Naquela noite, Rita dormiu mais feliz do que de costume. Ela despediu-se daquele dia com um sorriso no rosto, abraçando-se à sua almofada e sonhando toda a noite com o seu amor. No dia seguinte, Arthur pediu para tomar chá no seu quarto. Era apenas uma desculpa para ver e sentir os lábios de Rita mais uma vez.

Enquanto os dias passavam, ele roubou mais e mais desses momentos de ternura, mas ambos sentiam que tais momentos não eram suficientes! A paixão entre os dois cresceu, quase ao ponto em que estava a tornar-se insuportável! Era muito difícil para eles manterem-se discretos quando cruzavam-se no caminho do corredor ou quando Rita servia o jantar! Iam testando a sorte quando os outros viravam os olhos, por um segundo ou dois...

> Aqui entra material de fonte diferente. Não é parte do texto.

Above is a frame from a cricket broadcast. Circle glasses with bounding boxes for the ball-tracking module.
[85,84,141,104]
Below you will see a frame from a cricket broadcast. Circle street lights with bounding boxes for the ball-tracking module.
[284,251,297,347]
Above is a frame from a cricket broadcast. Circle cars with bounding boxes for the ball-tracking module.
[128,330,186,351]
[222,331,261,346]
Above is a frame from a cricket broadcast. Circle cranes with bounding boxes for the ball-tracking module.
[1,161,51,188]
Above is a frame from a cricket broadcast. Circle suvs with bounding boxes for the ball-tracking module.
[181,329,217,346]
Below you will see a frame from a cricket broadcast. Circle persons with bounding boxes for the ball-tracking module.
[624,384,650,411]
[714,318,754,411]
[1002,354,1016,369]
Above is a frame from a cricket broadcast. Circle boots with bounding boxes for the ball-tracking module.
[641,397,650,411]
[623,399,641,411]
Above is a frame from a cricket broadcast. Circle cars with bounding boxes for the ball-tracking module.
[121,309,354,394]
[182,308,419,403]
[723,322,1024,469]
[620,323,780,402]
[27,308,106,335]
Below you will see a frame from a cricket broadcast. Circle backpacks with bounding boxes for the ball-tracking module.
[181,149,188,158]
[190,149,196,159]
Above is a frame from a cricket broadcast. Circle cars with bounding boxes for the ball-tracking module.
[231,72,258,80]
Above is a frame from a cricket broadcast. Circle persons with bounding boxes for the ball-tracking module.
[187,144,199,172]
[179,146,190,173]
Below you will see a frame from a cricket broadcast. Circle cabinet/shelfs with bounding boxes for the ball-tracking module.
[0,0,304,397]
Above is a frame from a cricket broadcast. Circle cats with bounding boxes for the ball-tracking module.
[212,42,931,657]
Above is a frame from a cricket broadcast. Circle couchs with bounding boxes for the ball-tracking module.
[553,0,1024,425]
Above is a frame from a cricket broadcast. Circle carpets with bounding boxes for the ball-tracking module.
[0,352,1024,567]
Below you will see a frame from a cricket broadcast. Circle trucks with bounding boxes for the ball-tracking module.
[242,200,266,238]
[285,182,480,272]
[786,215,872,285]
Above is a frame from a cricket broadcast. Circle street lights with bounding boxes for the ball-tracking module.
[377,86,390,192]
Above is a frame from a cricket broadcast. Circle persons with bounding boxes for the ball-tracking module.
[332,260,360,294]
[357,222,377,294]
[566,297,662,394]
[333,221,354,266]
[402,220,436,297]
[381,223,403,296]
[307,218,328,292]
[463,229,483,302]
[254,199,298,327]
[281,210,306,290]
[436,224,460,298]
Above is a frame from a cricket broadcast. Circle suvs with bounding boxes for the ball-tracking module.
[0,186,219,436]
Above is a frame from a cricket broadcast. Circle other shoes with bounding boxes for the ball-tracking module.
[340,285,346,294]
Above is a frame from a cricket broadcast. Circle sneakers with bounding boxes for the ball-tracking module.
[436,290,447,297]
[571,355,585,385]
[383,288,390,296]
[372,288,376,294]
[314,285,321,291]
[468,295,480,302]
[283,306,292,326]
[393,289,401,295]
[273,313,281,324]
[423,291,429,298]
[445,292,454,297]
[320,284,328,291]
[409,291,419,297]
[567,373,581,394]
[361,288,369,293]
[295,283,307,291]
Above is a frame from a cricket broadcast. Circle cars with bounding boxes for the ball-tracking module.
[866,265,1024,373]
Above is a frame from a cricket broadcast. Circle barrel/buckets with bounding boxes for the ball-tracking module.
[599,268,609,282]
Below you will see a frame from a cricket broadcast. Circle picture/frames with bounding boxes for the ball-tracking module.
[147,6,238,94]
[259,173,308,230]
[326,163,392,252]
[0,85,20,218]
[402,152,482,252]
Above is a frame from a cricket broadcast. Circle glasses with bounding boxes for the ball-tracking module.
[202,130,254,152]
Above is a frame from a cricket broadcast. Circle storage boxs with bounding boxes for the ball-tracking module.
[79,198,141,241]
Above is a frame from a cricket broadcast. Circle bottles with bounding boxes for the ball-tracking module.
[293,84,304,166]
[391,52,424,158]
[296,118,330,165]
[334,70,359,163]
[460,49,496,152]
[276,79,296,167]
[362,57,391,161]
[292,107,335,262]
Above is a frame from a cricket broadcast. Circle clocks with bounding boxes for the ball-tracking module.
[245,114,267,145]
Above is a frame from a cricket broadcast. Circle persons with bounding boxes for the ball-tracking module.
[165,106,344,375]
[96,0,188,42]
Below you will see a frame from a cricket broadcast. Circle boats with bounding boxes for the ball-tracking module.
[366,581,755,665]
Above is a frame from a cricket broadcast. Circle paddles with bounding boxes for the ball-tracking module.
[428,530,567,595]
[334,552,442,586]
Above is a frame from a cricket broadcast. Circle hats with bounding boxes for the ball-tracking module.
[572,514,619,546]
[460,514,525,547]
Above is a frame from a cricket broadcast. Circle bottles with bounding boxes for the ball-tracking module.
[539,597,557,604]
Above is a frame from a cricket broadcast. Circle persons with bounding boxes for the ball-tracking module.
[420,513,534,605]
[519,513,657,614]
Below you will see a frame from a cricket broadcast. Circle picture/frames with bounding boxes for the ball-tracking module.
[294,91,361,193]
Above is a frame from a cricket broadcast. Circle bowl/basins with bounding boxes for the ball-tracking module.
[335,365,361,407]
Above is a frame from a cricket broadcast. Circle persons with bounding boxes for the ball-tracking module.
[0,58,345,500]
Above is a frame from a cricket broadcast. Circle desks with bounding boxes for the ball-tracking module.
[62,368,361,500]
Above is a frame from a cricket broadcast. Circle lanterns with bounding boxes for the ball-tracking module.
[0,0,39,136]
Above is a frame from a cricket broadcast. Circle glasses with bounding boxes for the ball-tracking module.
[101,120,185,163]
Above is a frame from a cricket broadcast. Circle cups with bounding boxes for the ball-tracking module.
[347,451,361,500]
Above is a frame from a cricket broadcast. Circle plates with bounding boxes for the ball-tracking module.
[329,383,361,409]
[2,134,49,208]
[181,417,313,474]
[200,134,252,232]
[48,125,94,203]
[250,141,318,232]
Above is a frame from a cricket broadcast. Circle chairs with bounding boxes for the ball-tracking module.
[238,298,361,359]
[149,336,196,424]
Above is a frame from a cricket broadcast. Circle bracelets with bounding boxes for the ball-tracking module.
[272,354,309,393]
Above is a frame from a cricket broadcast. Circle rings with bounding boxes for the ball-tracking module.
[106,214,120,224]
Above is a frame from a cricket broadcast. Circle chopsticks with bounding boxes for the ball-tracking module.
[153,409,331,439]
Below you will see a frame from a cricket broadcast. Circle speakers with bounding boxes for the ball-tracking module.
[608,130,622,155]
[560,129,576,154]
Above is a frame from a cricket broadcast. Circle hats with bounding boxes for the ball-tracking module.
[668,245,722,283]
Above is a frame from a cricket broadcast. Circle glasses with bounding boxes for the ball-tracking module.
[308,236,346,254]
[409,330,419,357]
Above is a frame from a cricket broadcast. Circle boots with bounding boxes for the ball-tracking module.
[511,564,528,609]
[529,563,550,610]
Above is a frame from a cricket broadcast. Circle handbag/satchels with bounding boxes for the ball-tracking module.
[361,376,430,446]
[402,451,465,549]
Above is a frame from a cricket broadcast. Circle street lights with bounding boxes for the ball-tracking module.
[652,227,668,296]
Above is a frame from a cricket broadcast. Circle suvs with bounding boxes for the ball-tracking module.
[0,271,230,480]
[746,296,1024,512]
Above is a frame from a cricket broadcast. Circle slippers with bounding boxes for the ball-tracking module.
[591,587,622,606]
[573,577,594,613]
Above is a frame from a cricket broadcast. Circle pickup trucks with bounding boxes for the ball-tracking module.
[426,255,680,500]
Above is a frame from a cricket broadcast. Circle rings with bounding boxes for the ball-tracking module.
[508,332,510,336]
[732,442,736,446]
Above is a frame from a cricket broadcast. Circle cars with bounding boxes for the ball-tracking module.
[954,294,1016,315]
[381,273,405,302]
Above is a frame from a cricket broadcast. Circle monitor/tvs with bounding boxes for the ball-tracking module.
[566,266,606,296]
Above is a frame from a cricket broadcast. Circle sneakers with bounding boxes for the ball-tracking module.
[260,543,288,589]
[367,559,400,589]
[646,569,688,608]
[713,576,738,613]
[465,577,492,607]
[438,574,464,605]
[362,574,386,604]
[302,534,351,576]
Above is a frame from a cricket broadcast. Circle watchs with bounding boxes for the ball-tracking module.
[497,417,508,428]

Certa manhã, uma segunda-feira perto do final do mês, alguns dias antes de Edgar voltar, os donos da casa saíram com alguns empregados para fora da aldeia por um dia. Eles precisavam de preparar-se para a chegada de Edgar! "Tudo tinha que estar perfeito!" - insistia a dona da casa, muitas vezes!

- O ambiente hoje está estranho! Tão silencioso que é estranho! - disse Rita a Arthur, enquanto fazia a cama dele naquela manhã.

- O que você quer dizer com estranho? Você sabe, mesmo que haja uma centena de pessoas à minha volta, eu sinto que estou sozinho! Ninguém está autorizado a fazer isto ou aquilo! Não posso falar e rir ao mesmo tempo ou jogar! A minha vida era triste antes da Rita vir para cá! Pelo menos agora eu tenho algo porque viver! Algo que me faz querer sair da cama todas as manhãs!

- Ai, você me lisonjeia e eu adoro isso! - respondeu Rita, rindo-se.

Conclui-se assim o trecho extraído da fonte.